Me parece importante que con la participación de las principales fuerzas políticas del País se suscribiera un Pacto por México, si bien es cierto que en este momento es solamente una declaración unilateral de buena voluntad que no contiene compromisos concretos, pero puede convertirse en una base para la reconstitución del poder gubernamental.

Se contienen compromisos trascendentales, como el reconocer que es necesario frenar los poderes de facto, instrumentos jurídicos para combatir los monopolios, retomar el control del sistema educativo, disposiciones jurídicas para lograr participación social en las acciones de rendición de cuentas y transparencia, la de promover  acciones colectivas, el respeto a los derechos humanos, la reforma de amparo y la reforma al sistema de procuración e impartición de justicia. etc.

Los retos del nuevo gobierno no son fáciles de vencer, se tendrá que demostrar que las prácticas añejas quedaron en el pasado. No será fácil para el Presidente coordinar las piezas de su gabinete e imprimir en su equipo un sentido de dirección común. En el mismo equipo de su gabinete, pueden encontrarse resistencias importantes a su propio plan de Gobierno.

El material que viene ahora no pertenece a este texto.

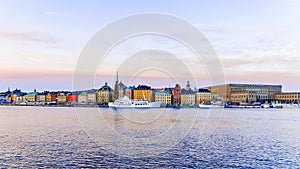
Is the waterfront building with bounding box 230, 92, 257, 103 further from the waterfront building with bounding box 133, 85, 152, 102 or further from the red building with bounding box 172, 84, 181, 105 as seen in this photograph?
the waterfront building with bounding box 133, 85, 152, 102

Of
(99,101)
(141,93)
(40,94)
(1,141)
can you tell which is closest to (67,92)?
(40,94)

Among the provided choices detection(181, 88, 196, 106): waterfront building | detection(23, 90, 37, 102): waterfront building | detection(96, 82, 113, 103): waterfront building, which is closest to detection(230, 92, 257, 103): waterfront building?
detection(181, 88, 196, 106): waterfront building

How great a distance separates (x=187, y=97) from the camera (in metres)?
128

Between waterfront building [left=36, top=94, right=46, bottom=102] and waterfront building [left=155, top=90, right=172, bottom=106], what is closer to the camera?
waterfront building [left=155, top=90, right=172, bottom=106]

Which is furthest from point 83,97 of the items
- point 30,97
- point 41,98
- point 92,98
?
point 30,97

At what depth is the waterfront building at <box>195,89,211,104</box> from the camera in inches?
4953

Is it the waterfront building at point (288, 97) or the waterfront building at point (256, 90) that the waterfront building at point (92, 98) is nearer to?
the waterfront building at point (256, 90)

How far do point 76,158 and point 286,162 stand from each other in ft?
36.3

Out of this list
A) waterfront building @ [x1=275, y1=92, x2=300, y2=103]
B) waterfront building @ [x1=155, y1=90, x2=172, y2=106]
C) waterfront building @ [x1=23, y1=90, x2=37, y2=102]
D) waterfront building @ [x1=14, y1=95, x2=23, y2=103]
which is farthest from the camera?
waterfront building @ [x1=14, y1=95, x2=23, y2=103]

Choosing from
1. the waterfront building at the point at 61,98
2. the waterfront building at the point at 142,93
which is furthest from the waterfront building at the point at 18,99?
the waterfront building at the point at 142,93

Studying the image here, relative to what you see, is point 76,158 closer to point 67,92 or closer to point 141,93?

La estrategia de  centralizar la política de seguridad en la Secretaría de Gobernación; centralizar la vigilancia contra la corrupción que se ubica principalmente en estados y municipios; centralizar los mecanismos de transparencia; centralizar la legislación penal, son acciones que le van a permitir mayor coordinación y control de la acción gubernamental, pero debe estar muy atento a no dejarse llevar con informes maquillados.

En fin, creo en la nueva estrategia del Presidente y su equipo, hay que darle tiempo para que demuestre que en verdad existe un gran compromiso con el pueblo de México.  Las señales enviadas por Enrique Peña Nieto y su equipo, en todo el periodo que va desde que se gano la elección a la fecha de la protesta nos hacen pensar en un buen comienzo.

No comportarse con sarcasmo y regocijo desmedido por la victoria, sobre los derrotados. Reconocer en la designación de los coordinadores parlamentarios del PRI la existencia de grupos y corrientes distintos dentro de la misma fuerza. No haber señalado en el discurso criticas y errores del régimen anterior, pero sí proponer iniciativas para corregirlos.  Buscar acuerdos con las diferente fuerzas políticas y lograr una negociación prudente del Pacto por México, donde se cifra la posibilidad del  buen gobierno, no fue cosa menor, es más importante de lo que nos imaginamos.

La alternancia sigue siendo, la aspiración y el clamor de la sociedad, para encontrar posibilidades reales de atender los grandes rezagos sociales, afianzar la democracia, fortalecer y hacer valer el Estado de derecho y darle configuración al desarrollo del país, en un marco de avenencia, armonía y justicia social.